给定文段:
◆ ◆ ◆ ◆ ◆ ◆ ◆

此函数的重点是:将盗用的迁移页move到需要申请的迁移页的freelist链表中

  • 需要判断是否是只move一个page,如果是跳到single_page处进行一个list_move,将盗用的page挂到之前申请时候的freelist中
  • 如果是需要move一个block的话,则调用move_freepages_block来move一整个wholeblock
int move_freepages_block(struct zone *zone, struct page *page, int migratetype, int *num_movable)
{
    unsigned long start_pfn, end_pfn;
    struct page *start_page, *end_page;
 
    start_pfn = page_to_pfn(page);
    start_pfn = start_pfn & ~(pageblock_nr_pages-1);
    start_page = pfn_to_page(start_pfn);
    end_page = start_page + pageblock_nr_pages - 1;
    end_pfn = start_pfn + pageblock_nr_pages - 1;
 
    /* Do not cross zone boundaries */
    if (!zone_spans_pfn(zone, start_pfn))

◆ ◆ ◆ ◆ ◆ ◆ ◆

场景类问题记录:

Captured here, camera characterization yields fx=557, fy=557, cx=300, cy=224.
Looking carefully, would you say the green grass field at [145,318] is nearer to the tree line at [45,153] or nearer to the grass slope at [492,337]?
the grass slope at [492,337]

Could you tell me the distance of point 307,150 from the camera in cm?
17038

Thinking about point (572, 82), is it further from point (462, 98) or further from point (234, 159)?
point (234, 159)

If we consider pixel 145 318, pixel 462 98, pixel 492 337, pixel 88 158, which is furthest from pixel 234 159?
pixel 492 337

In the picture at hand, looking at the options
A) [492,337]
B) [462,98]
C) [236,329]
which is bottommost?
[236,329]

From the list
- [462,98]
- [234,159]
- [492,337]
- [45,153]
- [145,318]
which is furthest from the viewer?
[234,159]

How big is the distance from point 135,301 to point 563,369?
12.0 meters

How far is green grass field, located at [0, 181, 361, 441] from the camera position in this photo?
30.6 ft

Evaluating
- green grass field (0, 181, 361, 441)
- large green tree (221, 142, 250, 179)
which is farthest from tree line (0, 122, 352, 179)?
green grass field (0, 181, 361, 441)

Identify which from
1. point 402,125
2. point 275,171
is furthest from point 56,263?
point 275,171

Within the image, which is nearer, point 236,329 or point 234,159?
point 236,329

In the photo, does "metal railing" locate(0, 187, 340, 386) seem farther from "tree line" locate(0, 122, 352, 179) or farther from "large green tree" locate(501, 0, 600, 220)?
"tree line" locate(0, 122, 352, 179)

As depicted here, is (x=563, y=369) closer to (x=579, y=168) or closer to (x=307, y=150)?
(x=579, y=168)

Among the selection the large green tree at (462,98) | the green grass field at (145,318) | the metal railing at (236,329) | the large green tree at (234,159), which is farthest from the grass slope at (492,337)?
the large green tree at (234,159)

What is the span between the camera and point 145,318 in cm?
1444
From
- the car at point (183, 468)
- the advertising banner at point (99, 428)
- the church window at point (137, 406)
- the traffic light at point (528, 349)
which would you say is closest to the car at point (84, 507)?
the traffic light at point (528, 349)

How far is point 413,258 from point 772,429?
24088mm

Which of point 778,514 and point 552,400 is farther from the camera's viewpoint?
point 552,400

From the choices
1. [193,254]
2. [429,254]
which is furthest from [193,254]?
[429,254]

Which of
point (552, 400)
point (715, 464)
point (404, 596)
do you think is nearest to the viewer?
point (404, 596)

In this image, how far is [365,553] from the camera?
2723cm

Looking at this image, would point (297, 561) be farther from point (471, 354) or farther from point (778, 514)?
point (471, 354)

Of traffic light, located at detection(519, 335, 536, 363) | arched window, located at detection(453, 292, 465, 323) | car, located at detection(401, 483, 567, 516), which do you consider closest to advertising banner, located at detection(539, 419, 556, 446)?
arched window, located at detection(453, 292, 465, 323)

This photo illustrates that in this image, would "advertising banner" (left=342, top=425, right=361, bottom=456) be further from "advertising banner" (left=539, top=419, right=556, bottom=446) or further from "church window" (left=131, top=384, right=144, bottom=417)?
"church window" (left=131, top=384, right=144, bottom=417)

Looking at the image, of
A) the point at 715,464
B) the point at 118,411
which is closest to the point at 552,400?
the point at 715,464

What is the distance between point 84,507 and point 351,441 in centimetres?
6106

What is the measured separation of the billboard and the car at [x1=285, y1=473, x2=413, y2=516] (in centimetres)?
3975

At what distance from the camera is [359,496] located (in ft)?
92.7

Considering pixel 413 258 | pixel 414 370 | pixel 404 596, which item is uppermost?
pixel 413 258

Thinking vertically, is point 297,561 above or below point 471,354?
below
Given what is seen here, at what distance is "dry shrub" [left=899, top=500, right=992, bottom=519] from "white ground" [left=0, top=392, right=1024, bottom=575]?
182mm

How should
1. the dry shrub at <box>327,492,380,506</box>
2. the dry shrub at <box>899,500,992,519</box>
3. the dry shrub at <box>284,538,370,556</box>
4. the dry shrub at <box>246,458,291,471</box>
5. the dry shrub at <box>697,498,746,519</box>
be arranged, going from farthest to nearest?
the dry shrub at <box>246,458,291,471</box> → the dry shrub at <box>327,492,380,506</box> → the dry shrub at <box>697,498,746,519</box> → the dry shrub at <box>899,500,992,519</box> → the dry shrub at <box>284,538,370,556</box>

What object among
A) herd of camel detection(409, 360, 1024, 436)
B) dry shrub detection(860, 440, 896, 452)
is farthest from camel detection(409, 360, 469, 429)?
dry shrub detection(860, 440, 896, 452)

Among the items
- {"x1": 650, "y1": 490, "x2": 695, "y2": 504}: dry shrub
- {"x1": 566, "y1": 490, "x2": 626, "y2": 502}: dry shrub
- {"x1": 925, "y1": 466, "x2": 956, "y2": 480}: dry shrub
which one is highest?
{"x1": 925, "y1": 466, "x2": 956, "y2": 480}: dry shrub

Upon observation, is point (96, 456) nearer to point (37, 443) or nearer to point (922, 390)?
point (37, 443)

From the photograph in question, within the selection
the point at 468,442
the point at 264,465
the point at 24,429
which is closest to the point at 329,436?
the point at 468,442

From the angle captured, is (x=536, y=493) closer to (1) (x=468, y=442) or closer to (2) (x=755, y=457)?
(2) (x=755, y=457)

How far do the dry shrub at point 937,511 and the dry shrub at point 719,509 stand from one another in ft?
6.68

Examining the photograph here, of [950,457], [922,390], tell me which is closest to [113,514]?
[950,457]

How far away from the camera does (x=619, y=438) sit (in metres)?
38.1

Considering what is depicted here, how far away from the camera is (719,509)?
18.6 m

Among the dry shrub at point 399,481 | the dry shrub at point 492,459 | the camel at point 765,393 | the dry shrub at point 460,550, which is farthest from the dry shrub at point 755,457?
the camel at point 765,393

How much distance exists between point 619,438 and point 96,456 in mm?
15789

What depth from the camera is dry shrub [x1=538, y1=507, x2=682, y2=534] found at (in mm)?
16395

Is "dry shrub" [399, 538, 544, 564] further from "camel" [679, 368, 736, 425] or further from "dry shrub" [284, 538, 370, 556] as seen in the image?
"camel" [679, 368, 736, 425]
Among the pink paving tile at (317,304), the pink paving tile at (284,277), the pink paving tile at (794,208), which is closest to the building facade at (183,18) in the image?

◆ ◆ ◆ ◆ ◆ ◆ ◆

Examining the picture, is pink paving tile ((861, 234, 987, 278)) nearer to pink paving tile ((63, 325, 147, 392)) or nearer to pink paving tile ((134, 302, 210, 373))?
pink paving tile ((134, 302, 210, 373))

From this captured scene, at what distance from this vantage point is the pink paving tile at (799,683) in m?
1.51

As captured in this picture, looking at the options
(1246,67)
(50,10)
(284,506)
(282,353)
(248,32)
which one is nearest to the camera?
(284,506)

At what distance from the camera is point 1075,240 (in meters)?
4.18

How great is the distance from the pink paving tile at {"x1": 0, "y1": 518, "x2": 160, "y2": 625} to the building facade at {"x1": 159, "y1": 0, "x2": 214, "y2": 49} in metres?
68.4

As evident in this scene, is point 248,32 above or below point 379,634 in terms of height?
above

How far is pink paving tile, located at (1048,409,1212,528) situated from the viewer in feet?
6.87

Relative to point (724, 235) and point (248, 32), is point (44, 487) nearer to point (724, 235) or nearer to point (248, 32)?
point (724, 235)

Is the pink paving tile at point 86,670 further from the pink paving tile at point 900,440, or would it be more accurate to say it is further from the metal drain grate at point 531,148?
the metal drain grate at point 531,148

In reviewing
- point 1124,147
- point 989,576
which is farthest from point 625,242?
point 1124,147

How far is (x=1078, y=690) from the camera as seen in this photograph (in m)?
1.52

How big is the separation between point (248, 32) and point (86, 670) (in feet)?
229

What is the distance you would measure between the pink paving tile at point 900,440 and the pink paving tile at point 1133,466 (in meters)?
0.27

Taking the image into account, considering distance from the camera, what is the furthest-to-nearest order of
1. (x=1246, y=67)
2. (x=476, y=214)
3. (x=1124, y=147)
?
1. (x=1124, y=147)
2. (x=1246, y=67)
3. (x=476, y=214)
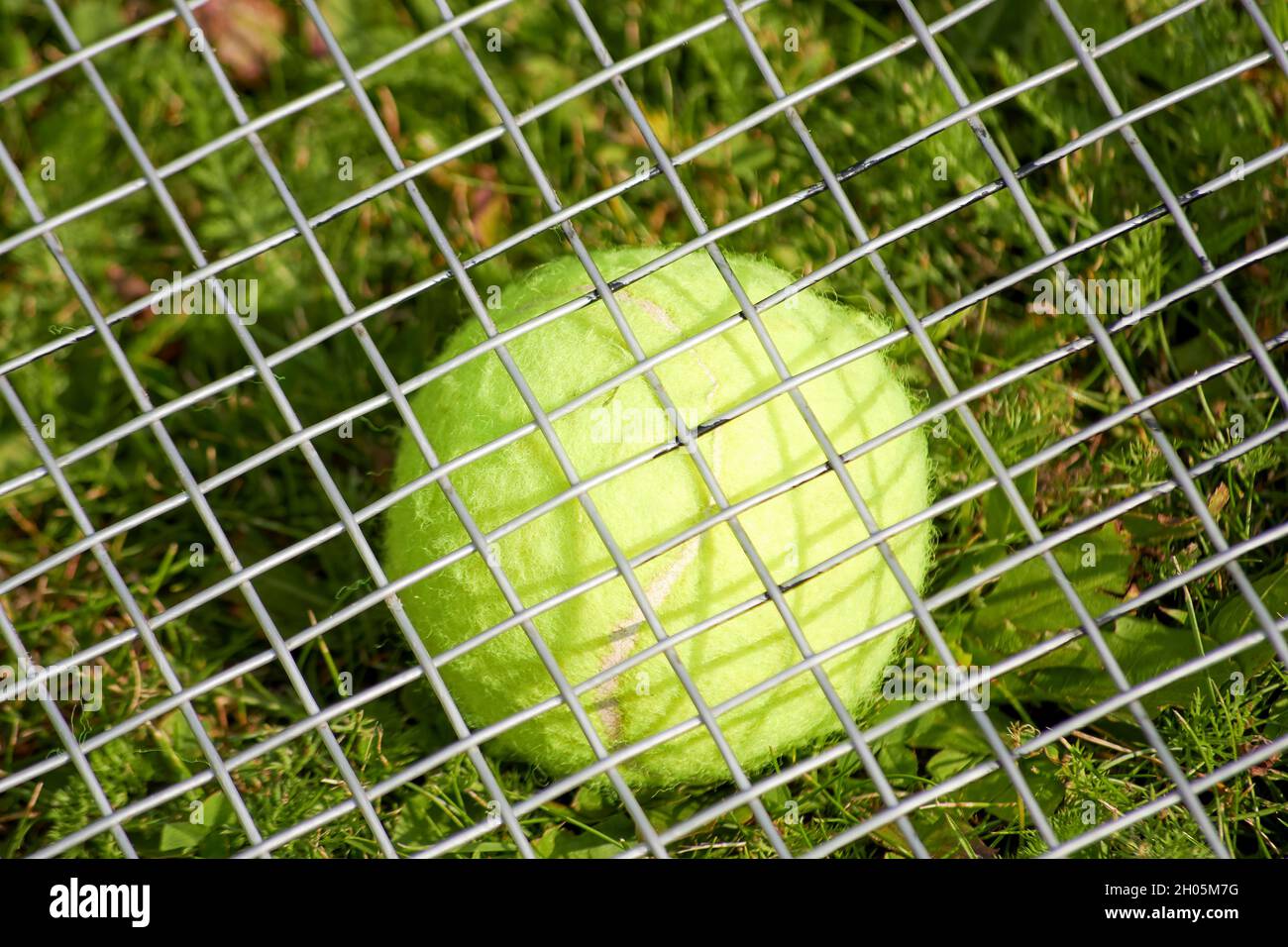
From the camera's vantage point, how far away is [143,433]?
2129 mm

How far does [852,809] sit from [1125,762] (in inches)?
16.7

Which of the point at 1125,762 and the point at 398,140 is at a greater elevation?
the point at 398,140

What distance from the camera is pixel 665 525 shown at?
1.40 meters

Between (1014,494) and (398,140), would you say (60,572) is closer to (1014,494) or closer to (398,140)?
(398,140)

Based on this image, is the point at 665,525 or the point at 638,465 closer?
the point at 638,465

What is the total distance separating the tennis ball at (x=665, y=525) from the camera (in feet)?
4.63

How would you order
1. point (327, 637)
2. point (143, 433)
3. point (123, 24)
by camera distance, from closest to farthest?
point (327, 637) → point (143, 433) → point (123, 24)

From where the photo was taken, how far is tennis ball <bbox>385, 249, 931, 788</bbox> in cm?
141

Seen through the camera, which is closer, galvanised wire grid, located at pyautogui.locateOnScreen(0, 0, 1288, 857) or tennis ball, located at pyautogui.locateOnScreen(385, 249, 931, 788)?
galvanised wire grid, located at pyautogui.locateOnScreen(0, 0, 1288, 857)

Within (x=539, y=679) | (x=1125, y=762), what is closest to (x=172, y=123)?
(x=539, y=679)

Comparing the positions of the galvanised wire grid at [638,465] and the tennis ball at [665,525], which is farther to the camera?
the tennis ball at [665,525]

◆ ◆ ◆ ◆ ◆ ◆ ◆

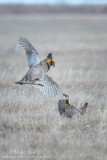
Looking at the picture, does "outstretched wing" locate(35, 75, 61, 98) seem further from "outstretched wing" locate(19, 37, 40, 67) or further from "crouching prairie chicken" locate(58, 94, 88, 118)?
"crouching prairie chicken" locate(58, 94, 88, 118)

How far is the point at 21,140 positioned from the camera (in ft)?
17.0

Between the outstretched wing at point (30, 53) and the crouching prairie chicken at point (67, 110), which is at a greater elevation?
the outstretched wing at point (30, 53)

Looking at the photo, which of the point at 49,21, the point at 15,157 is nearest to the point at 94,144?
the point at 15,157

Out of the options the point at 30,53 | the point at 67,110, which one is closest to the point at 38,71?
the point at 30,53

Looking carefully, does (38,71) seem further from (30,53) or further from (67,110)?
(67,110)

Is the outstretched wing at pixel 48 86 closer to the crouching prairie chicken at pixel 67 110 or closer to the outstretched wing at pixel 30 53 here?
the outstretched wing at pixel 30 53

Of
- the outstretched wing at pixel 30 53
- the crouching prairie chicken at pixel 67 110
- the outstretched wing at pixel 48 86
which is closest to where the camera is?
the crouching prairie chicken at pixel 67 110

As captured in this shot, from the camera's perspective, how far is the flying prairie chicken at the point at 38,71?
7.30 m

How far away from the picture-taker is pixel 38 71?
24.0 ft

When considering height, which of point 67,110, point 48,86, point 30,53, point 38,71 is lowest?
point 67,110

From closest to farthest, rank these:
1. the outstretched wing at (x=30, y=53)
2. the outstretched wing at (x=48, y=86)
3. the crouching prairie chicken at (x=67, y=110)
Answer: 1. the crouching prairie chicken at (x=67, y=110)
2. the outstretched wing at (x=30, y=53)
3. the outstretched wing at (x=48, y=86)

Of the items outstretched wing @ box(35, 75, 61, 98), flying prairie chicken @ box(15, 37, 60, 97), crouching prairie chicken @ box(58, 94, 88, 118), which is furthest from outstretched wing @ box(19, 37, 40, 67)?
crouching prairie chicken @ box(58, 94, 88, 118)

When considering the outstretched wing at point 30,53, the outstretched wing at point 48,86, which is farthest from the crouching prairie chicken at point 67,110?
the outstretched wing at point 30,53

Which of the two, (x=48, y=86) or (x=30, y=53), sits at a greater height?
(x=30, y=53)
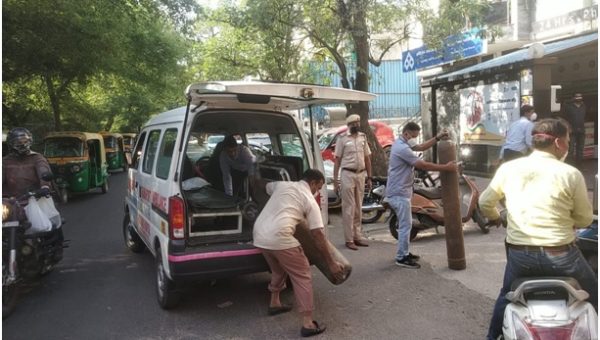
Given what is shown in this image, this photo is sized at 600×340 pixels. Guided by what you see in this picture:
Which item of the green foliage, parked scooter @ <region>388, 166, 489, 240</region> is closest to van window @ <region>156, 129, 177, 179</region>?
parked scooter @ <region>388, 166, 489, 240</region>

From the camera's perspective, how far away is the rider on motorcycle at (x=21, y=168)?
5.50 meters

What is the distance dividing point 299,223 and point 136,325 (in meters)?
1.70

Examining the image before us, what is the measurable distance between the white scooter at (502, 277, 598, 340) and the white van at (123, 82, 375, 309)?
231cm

◆ ◆ ◆ ◆ ◆ ◆ ◆

任务目标: 将给定文段从"start_pfn = page_to_pfn(page);"到"if (!zone_spans_pfn(zone, start_pfn))"的部分重新写出,并把其中的"start_page"改为"first_page"。

最终答案:
start_pfn = page_to_pfn(page);
    start_pfn = start_pfn & ~(pageblock_nr_pages-1);
    first_page = pfn_to_page(start_pfn);
    end_page = first_page + pageblock_nr_pages - 1;
    end_pfn = start_pfn + pageblock_nr_pages - 1;
 
    /* Do not cross zone boundaries */
    if (!zone_spans_pfn(zone, start_pfn))